Just to ensure we didn’t go hungry we also had an afternoon tea (on another day) to celebrate a new home. Family favourite slices were served along with this new offering of Lemon Meringue cupcakes.


While it’s not clear from the picture the centre was filled with very yummy lemon curd. Definitely got the big tick from me.

Sadly we had to take our ever expanding waistlines from much warmer Newcastle and return to icy Canberra where the cat, chooks and garden awaited us.


Finding our Whey

Last Friday my friend M and I found ourselves in Ulladulla, along with 14 other interested people, making cheese. We’d both heard Lyndall Dykes being interviwed on ABC Radio National’s Bush Telegraph program a few weeks ago about home cheesemaking and we were thrilled to find out that there was a class being held a few weeks later in our ‘region’. What a great reason to head down the coast to escape our frosty winter.


What don’t they do in Ulladulla?

What appealed to us about this class was the emphasis was on the simplicity of the cheese making process. It’s really easy to get carried away with the sheer foodie seduction that small scale cheese producers can induce us, but in reality making cheese is really a rather straightforward process.


To start the day we all sampled the cheeses and other products we would be learning to make – camenbert, fetta, ricotta, yoghurt and marscapone. We then got straight into making our camenbert and fetta, well that is until the fire drill interupted us. Anyway we were quickly back to the cheese making. Our third cheese for the morning was ricotta which we were making in time to eat for our lunch!

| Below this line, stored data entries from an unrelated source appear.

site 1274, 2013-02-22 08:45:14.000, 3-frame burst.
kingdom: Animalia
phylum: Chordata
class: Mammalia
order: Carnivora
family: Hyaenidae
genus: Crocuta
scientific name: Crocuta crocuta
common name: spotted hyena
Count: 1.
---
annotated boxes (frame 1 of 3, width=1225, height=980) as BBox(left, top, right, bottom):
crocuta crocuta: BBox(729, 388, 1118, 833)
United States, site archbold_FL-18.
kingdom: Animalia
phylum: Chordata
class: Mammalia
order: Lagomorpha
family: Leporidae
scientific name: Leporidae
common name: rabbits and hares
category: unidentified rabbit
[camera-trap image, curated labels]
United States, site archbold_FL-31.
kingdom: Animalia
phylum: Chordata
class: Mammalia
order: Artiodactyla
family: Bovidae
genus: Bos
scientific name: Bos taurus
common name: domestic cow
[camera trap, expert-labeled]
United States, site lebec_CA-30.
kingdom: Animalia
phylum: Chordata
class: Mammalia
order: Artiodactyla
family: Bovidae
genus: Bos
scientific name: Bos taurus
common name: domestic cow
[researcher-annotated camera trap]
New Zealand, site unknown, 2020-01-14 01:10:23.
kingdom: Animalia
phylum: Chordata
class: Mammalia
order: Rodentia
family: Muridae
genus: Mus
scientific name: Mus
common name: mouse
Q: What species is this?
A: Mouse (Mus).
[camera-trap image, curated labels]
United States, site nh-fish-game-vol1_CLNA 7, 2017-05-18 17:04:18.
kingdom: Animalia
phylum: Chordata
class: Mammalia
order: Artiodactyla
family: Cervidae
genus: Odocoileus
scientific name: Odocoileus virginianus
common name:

Ricotta and spinach patties with salad for lunch.

Somewhat like bread making we learned that cheese making has short periods of activity and then long times when you just let the product get on with it. Which is why we could get so many cheeses underway in one day. Our instructions were very straightforward and within quite a short period of time our curds were forming.

Once the initial cutting of the curds was completed and the curd had rested we were all encouraged to ‘lift and jiggle’ the curds to help the whey to drain out. After several lots of lift and jiggle we were able to scoop the curds into the hoops


By lunchtime we had our curds draining in the hoops.


Fetta to the left and camembert to the right.

After lunch we had a demonstration for making quark (cream cheese) and marscapone, using a yoghurt maker. We then had time to review the days recipes with the very thorough notes provided.


Camenbert, fetta and marscapone flavoured with rum and raisin and rolled in almonds

While there was still turning and brining of our cheeses to be carried out on subsequent days we finished the day feeling quite capable of making a variety of useful cheeses. The feta is ready to eat now and the camenbert will be right to go in about 4 weeks time.

If you are interested in taking a class you can check out what’s available at the Cheese Making Workshop website. They also provide cheese making supplies.To date the company haven’t been able to offer classes in Canberra, but they are currently looking for a suitable venue.